- Born: Santa Reyes Baní, Dominican Republic
- Origin: Miami, Florida, U.S.
- Genres: Pop; bachata; ballad;
- Occupation: Singer-songwriter
- Instrument: Vocals
- Years active: 2010–present

= Santaye =

American singer-songwriter

Santa Reyes known professionally as Santaye, is a Dominican singer-songwriter based in Miami. She began her music career in 2010. Several of Santaye's singles have charted on US Billboard Tropical Songs. She was twice nominated for the Lo Nuestro Award for Tropical Female Artist of the Year.

== Early life ==
Reyes is from Baní, Dominican Republic. She has eight brothers. She was timid as a child, but frequently sang at schools and family reunions. When Santaye was seven, she moved to Miami. She wrote her first song when she was twelve years old. After graduating from college, she moved to New York.

== Career ==
Santaye began her career in 2010. She sings bachata in English and Spanish. When asked where her professional name derived from, Santaye responded that it comes from the "la diosa de los planetas para pacificar." Her first album was produced by Dan Warner and Lee Levin. She released the single "Eras Tu" in December 2012. Her single, "Invito a Quereme" was produced by Lenny Santos. In July 2013, Santaye released "In My Head," a single produced by Lenny Santos.

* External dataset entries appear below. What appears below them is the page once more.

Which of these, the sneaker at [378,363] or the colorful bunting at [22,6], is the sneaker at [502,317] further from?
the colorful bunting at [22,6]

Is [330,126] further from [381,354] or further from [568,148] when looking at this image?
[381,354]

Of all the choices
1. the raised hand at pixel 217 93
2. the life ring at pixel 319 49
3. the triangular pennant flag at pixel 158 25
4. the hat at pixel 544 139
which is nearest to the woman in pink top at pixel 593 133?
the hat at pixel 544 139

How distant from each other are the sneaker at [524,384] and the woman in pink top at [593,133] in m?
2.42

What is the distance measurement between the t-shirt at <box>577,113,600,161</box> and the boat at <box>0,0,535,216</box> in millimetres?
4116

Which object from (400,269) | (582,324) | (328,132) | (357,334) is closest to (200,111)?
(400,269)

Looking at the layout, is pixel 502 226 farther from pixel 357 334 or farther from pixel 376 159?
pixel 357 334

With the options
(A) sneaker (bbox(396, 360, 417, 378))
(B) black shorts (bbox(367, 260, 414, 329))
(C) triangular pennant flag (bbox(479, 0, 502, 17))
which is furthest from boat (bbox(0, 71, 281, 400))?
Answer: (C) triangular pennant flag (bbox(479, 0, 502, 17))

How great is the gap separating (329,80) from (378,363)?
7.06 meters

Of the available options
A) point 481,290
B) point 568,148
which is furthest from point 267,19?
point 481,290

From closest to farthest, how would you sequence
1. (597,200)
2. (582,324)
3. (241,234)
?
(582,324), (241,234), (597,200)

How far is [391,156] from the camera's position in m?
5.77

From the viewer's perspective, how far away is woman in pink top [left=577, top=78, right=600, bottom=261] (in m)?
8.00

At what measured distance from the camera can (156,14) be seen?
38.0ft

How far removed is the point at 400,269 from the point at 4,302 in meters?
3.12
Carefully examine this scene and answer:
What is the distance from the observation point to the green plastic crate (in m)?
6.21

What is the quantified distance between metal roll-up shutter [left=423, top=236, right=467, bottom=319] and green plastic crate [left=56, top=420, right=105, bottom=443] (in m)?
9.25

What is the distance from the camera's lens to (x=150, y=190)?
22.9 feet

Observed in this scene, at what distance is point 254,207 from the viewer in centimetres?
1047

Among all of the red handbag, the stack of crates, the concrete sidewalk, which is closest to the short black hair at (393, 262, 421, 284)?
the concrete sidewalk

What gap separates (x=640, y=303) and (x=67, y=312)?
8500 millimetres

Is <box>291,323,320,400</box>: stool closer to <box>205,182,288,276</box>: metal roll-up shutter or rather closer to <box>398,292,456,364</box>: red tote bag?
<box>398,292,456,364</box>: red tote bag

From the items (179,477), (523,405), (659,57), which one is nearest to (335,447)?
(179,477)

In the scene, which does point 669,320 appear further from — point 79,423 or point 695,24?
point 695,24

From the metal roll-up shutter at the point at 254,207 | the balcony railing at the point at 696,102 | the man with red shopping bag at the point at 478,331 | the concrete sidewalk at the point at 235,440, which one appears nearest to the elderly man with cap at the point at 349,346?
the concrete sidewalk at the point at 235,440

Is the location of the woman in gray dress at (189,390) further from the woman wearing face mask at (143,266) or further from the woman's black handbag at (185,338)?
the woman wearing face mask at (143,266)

Between November 2013 and January 2014, she recorded its music video. She signed a management deal with Aquos Entertainment.

== Artistry ==
Santaye has a romantic style of singing. Univision calls her style a fusion of pop, ballad, and bachata. She cites Rocío Dúrcal, Alejandra Guzmán, Pink and Thalía as influences on her style.

== Discography ==

=== Studio albums ===

- Corazón (2011)

=== Singles ===

| Title | Year | Peak chart positions |
US Tropical
| "Lo que por ti yo siento" | 2011 | — |
| "Corazón" | 37 |
| "Sabes que te amo" | — |
| "Eras Tu" | 2012 | 20 |
| "In My Head" | 2013 | 37 |
| "Invito A Quereme" (with Yunel) | 2016 | 33 |

== Awards and nominations ==

| Year | Nominee / work | Award | Result |
|---|---|---|---|
| 2012 | Herself | Lo Nuestro Award for Tropical Female Artist of the Year | Nominated |
| 2015 | Herself | Lo Nuestro Award for Tropical Female Artist of the Year | Nominated |

== Personal life ==
Santaye resides in Miami, Florida. She is a christian.